━━━ Page

Contains a library of premade templates for common data structures and algorithms found in competitive programming

Data Structures

Segment Tree

  • About Segment Trees

    • Use for queries over ranges of data
      • Operations on said ranges must be associative
  • Functionality

    • Builds from arr O(N)
    • Updates individual values O(logN)
    • Queries on associative range O(logN)
    • Prints debug elements O(N)
    • Does not currently support lazy propagation
  • segment_tree.cpp

    • Declare with c++ template
      • e.g. SegTree<long long> seg_tree(size, default, associativeFunction);
    • Debug print requires declared template type supports << insertion operator
      • Stream io with << is slower than stdio.h in C++ so be careful with using this everywhere
  • segment_tree.py

    • Note that this class has not been optimized for maximized efficiency
      • All that can be promised is operations in accordance with the previously defined runtime complexities

Sparse Table

  • About Sparse Tables
    • Similar to Segment Trees in that you can efficiently compute queries over associative ranges
    • Difference with segment tree is that it is cannot handle dynamic updates
    • Recommended that if presented with the choice go instead with the segment tree as is is more flexible
      • only turn to this if you are struggling with the segment tree
  • Functionality
    • Currently it is implemented to solve the range minimum query problem
    • Constructs itself in O(NlogN)
    • Each query is O(1) -> this is the advantage of sparse tables: if you have alot of queries over a static range
  • sparse_table.py
    • Do not ask me how it works, I copied it from Halim
      • It works, thats all that needs to matter

Suffix Array

  • About Suffix Arrays
    • By sorting the suffixes of a string a lot of powerful computation can be done
      • These often involve using some sort of binary search query on the data
    • A suffix array is efficiently stored as an array of integers representing the order of the suffixes by their indices
    • Alongside the suffix array is the longest common prefix (LCP) array
      • This array contains between suffixes adjacent to each other in the suffix array the length of their common prefix
      • What is important about such is the following:
        • For any list of sorted strings, the LCP between any two strings is the minimum value in between their indices in the LCP array
        • Thus any range minimum query (RMQ) structure can be used to calculate the longest common prefix between any two suffixes in log(N) time
  • Functionality
    • Constructs the suffix array (O(NlogN)) and LCP array (O(N))
    • The corresponding suffix array and LCP array are easily accessible for computation
    • TODO: will add a basic segment tree for LCP queries (may want to change to Sparse Query Data Table)

━━━━━━

• What to do
1: From the data structures templates page, copy everything from "Contains a library" down to "individual values O(logN)".
2: Rewrite the rows below with "furthest" changed to "farthest" and everything else left as it is.

━━━ Record set

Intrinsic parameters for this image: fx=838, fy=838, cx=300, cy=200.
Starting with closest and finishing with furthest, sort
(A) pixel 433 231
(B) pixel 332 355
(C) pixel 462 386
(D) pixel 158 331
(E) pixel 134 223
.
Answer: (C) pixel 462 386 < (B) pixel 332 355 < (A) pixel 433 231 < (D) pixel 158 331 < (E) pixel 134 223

━━━━━━

• Responses per task
1:
Contains a library of premade templates for common data structures and algorithms found in competitive programming

Data Structures

Segment Tree

  • About Segment Trees

    • Use for queries over ranges of data
      • Operations on said ranges must be associative
  • Functionality

    • Builds from arr O(N)
    • Updates individual values O(logN)

2:
Intrinsic parameters for this image: fx=838, fy=838, cx=300, cy=200.
Starting with closest and finishing with farthest, sort
(A) pixel 433 231
(B) pixel 332 355
(C) pixel 462 386
(D) pixel 158 331
(E) pixel 134 223
.
Answer: (C) pixel 462 386 < (B) pixel 332 355 < (A) pixel 433 231 < (D) pixel 158 331 < (E) pixel 134 223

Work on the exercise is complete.